Fire damage to landmark Hubbard church tops $1M

Submitted photo This is a view of the damage to the altar area in the sanctuary of St. Patrick Parish in Hubbard after a fire Monday evening that caused extensive damage in the basement of the building and some of the main floor. Firefighters estimate the damage, including fire, smoke and water damage, at more than $1 million.

HUBBARD — The Rev. Michael Swierz, pastor of St. Patrick Parish in Hubbard, said it was hard seeing the grieving faces of parish members Monday evening as they watched a fire cause more than $1 million in damage to the church.

The parish off North Main Street caught fire in the basement around 5:45 p.m. Monday as fire crews from several communities spent about five hours at the scene.

Hubbard Eagle Joint Fire District Chief Ron Stanish said an investigation is underway, but it is believed the fire began in a conference room area near the kitchen. He said the room is structurally unsafe after the fire and needs to be checked by an engineer before firefighters can go into the area to investigate.

“Right now the fire is under investigation. It will be some time for us to determine the cause of the fire,” he said.

Stanish said a few firefighters had minor injuries and bruises at the scene, but no major injuries were reported.

He said crews also from Girard, Liberty, Brookfield, Vernon, Vienna, Hermitage, Shenango, Coitsville and West Middlesex helped in getting the fire under control very quickly.

Extensive damage was done to the conference room and kitchen in the basement with smoke, water and heat damage throughout the building and some fire damage in the sanctuary on the main floor. The basement also has a boiler room and storage area.

Stanish said the building had a lot of smoke damage with soot visible on the altar, chapel area and floor. He said he was thankful no one was seriously injured and noted the damaged property and contents can be replaced.

Swierz said all events will continue as planned and will be moved to the parish center, including a blood drive set for today.

“We are committed to these events and will hold them as planned,” Swierz said.

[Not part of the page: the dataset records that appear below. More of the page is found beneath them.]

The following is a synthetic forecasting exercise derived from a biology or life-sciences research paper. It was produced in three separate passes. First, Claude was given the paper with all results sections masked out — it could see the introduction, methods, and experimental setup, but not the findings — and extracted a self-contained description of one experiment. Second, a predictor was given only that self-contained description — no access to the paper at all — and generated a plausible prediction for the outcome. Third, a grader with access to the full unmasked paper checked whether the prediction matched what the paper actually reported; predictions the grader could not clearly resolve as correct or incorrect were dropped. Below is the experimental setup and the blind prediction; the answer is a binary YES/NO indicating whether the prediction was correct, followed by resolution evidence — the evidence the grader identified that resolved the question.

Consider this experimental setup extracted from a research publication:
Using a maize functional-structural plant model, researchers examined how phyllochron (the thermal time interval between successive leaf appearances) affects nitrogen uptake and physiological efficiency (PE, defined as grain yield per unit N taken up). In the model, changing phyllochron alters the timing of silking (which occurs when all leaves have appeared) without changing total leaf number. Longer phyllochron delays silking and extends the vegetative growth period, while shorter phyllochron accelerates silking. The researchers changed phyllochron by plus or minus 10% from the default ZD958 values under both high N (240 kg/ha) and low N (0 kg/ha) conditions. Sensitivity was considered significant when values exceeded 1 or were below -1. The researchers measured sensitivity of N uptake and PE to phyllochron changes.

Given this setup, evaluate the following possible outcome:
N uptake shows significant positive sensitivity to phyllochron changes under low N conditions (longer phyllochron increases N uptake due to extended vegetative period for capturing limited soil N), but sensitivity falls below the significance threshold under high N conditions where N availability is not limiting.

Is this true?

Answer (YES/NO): NO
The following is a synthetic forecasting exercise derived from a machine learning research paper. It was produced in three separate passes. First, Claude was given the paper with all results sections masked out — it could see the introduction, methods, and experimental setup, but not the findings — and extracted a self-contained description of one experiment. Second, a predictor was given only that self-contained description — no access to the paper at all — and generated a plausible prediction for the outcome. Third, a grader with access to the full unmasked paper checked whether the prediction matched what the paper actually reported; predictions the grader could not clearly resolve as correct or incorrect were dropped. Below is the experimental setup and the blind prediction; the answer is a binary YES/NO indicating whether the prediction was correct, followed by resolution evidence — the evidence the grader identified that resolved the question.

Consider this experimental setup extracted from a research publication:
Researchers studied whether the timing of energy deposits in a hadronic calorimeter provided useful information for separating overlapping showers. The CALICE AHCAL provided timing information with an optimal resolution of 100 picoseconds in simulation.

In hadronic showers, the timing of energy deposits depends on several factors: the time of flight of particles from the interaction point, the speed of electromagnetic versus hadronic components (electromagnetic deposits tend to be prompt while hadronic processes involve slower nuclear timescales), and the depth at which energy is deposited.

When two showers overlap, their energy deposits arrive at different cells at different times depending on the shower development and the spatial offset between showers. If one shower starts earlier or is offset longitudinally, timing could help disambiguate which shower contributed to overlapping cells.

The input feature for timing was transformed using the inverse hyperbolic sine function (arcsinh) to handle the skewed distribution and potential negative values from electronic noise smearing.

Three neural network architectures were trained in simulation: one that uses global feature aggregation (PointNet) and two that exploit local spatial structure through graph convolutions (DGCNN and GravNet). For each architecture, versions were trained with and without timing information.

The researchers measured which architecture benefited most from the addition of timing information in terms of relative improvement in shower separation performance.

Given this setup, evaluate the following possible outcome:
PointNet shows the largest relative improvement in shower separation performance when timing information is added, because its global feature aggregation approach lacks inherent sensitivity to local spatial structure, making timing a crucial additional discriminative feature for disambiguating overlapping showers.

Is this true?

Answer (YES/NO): NO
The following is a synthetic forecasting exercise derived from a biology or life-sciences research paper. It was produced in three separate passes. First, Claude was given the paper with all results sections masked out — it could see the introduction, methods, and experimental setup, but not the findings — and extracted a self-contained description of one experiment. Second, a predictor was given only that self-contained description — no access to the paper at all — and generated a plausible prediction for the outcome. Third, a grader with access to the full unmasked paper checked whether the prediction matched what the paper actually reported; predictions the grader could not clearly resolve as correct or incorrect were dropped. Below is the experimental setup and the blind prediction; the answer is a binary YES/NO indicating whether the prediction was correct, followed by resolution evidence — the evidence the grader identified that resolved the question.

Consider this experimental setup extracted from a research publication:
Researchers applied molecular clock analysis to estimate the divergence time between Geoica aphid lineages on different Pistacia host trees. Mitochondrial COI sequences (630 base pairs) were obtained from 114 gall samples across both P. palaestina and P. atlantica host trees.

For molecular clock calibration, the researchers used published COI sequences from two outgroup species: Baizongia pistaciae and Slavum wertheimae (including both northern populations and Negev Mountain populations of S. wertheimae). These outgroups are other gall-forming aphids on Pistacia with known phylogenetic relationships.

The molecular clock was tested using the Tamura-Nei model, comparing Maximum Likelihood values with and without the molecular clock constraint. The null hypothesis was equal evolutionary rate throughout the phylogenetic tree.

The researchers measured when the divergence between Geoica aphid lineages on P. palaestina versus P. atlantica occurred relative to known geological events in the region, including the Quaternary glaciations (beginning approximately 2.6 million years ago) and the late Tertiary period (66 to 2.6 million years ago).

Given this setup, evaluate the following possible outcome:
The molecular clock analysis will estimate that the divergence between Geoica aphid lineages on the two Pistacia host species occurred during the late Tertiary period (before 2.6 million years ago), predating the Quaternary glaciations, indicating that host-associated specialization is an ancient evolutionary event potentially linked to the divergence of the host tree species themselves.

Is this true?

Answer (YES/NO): YES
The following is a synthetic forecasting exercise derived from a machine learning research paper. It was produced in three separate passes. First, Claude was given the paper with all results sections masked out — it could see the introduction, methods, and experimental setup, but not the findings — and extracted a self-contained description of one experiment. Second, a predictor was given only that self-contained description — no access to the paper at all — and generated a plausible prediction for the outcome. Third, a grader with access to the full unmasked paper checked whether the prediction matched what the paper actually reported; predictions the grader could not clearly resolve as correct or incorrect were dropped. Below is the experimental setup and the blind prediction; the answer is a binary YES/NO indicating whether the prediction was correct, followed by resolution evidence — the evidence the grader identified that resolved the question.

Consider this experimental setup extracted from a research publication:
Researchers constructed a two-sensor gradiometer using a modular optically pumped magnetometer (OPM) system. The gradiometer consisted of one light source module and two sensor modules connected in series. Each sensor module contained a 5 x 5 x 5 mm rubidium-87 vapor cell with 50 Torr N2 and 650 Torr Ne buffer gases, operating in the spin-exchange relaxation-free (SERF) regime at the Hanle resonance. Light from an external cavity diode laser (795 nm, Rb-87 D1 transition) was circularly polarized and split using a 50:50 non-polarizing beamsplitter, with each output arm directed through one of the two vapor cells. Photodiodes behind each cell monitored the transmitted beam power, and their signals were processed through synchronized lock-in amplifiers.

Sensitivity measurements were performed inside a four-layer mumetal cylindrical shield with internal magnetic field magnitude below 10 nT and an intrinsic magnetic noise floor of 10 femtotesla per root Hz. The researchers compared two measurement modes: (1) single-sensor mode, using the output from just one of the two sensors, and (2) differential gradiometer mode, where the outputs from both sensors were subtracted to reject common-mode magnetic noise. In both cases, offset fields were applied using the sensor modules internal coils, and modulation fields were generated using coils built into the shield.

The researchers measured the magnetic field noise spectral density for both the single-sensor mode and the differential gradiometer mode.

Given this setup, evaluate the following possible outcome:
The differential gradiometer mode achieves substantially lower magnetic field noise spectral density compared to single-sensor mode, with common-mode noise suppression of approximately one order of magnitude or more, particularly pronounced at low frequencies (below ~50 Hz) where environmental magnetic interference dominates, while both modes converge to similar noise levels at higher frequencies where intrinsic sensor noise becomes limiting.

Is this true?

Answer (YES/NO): NO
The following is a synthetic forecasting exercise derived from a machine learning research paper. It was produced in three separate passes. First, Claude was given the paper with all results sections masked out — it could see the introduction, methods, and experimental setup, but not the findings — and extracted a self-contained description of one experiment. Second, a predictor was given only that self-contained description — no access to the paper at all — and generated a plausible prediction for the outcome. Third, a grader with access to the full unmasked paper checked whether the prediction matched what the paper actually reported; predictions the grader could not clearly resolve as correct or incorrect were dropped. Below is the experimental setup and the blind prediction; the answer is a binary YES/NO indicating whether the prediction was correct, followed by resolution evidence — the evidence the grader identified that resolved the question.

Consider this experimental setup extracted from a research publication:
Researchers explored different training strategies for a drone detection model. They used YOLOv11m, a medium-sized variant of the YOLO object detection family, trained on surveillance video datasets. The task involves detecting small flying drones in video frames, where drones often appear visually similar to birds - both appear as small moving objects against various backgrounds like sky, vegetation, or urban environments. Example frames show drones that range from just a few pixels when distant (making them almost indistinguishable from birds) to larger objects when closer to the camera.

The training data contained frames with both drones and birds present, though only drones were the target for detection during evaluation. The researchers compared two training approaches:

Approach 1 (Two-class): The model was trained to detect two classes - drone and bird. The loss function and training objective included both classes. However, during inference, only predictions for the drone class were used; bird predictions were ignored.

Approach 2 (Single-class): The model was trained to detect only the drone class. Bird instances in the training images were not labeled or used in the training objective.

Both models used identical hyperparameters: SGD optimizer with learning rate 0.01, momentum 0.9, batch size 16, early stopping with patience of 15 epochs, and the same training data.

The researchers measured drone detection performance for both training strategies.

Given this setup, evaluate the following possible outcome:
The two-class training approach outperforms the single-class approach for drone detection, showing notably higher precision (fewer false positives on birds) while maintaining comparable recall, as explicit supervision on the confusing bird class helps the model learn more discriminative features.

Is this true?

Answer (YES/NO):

Masses at 4 p.m. Saturday and 8:30 and 11 a.m. Sunday will go on as scheduled in the parish center.

Swierz said he was joined Monday evening by newly installed Youngstown Diocese Bishop David Bonnar and the Rev. Robert Siffrin, diocesan administrator, who were in the parking lot watching fire crews battle the blaze.

“It was hard to see people grieving as they watched the fire. The parish has been a big part of their lives,” he said.

Monday evening, Swierz said he was in another building when the alarm company called him about the fire alarm going off at the church.

He said smoke was seen pouring from the roof and back entrance area of the church building.

Bonnar, who had just been installed as bishop for the Diocese of Youngstown on Jan. 12, comforted people at the scene, officials said.

The parish has been a part of Hubbard for more than 150 years.

“The church is the center of our life here in Hubbard,” Swierz said.

Stanish said the fire departments thanked local businesses and the community for supplying water and food to fire crews.

Hubbard Mayor Ben Kyle, a member of the church, said, “The community has suffered a great tragedy. St. Patrick Catholic Church has been devastated by a fire. Thankfully, no one was inside when the fire started. Things in the basement are totally gone and can’t be salvaged.”

Kyle, who went to the scene Monday and was also at the church Tuesday helping to move items to the parish center, told officials at Tuesday’s council meeting that he was shocked by the soot and smoke damage inside the church, including the main altar area. He said the church organ was covered by soot but he was not sure of its condition.

“What is most important is that no one was hurt. There was such an enormous outpouring of support not only from members of the church but from residents and neighbors. This showed that even with a tragedy like this, Hubbard is a close-knit community,” Kyle said.

Hubbard Safety Director Lou Carsone said police and firefighters, some of whom were at the meeting, are to be commended for their quick action.

Councilman-at-Large Michael Kerr said too often people hear an alarm going off and are not always worried, but police officers went to the scene and saw the smoke coming from the building and took immediate action.

“I was amazed at the many fire departments that responded through mutual aid to help Hubbard,” Kerr said.

“St. Pat’s is a pillar of our faith and also a pillar of our Hubbard community. As a testament to that, hundreds of people flocked to the scene to lend a hand or say a prayer. I was truly overwhelmed by this outpouring of support. This is the true sense of a community coming together,” Kyle said.